Bien qu’il y ait de nombreux facteurs en jeu, l’une des causes principales est sans aucun doute l’impérialisme occidental.

L’intervention occidentale au Moyen-Orient au cours du siècle dernier pour sécuriser l’accès aux réserves pétrolières de la région a créé l’environnement parfait dans lequel les fondamentalistes islamiques ont pu exploiter le sentiment anti-occidental croissant partout dans le monde musulman et certains d’entre eux fonder des groupes extrémistes violents.
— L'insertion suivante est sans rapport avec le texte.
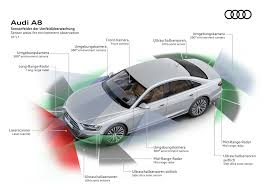 audi is a company of which country report intel inside audi autonomous car system intel newsroom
La créature la plus récente de ce processus est le groupe terroriste connu sous le nom d’État Islamique, qui émergea du chaos provoqué par l’invasion de l’Irak par les États-Unis.
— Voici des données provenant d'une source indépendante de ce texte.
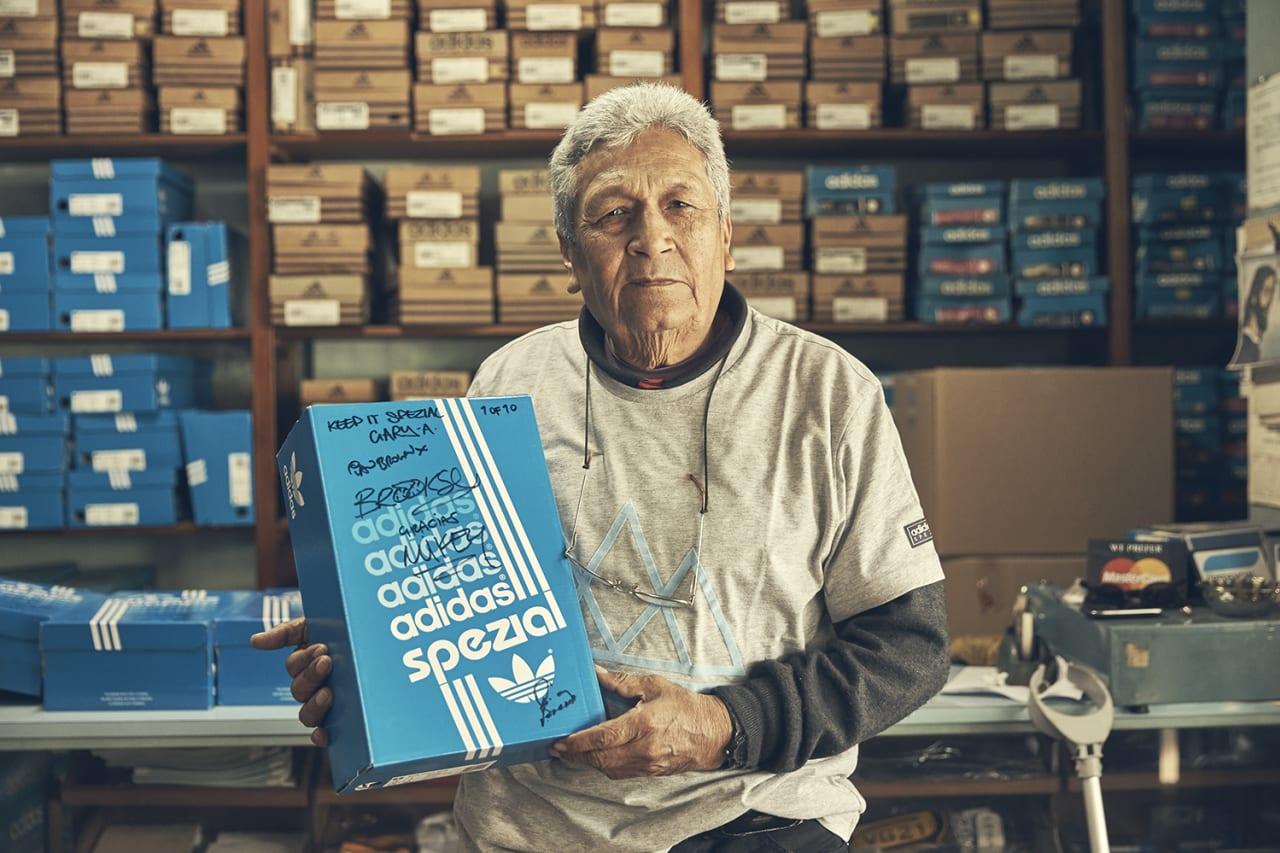 Gary Aspden Interview on adidas Spezial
Afin de comprendre la montée de l’État Islamique nous devons brièvement passer en revue l’histoire de l’intervention occidentale, pas seulement au Moyen-Orient mais à travers le monde pour montrer que l’extrémisme islamique n’est pas un phénomène unique. Au cours des cinq cents dernières années, des peuples partout dans le monde ont recouru à des actes de violence que l’on qualifierait aujourd’hui de terrorisme pour tenter de résister à l’impérialisme occidental.

Les peuples autochtones des Amériques ont souvent utilisé des méthodes violentes pour se défendre contre les colonisateurs européens brutaux. Il y a aussi eu de nombreuses révoltes violentes d’esclaves noirs qui avaient été amenés d’Afrique par bateau au service de l’impérialisme occidental.

En Asie du Sud-Est, le peuple philippin a d’abord violemment résisté aux Espagnols puis s’est à nouveau soulevé lorsque les États-Unis sont devenus les nouveaux maîtres coloniaux des Philippines en 1898. Il semble que les nouveaux sujets coloniaux de Washington n’appréciaient guère le souci manifesté par le président William McKinley pour leur bien-être lorsque celui-ci déclara avec arrogance, qu’étant donné que les Philippins «n’étaient pas aptes à se gouverner, … il ne nous restait rien d’autre à faire que de les prendre tous, et d’éduquer les Philippins, d’élever leur esprit, de les civiliser et de les christianiser.»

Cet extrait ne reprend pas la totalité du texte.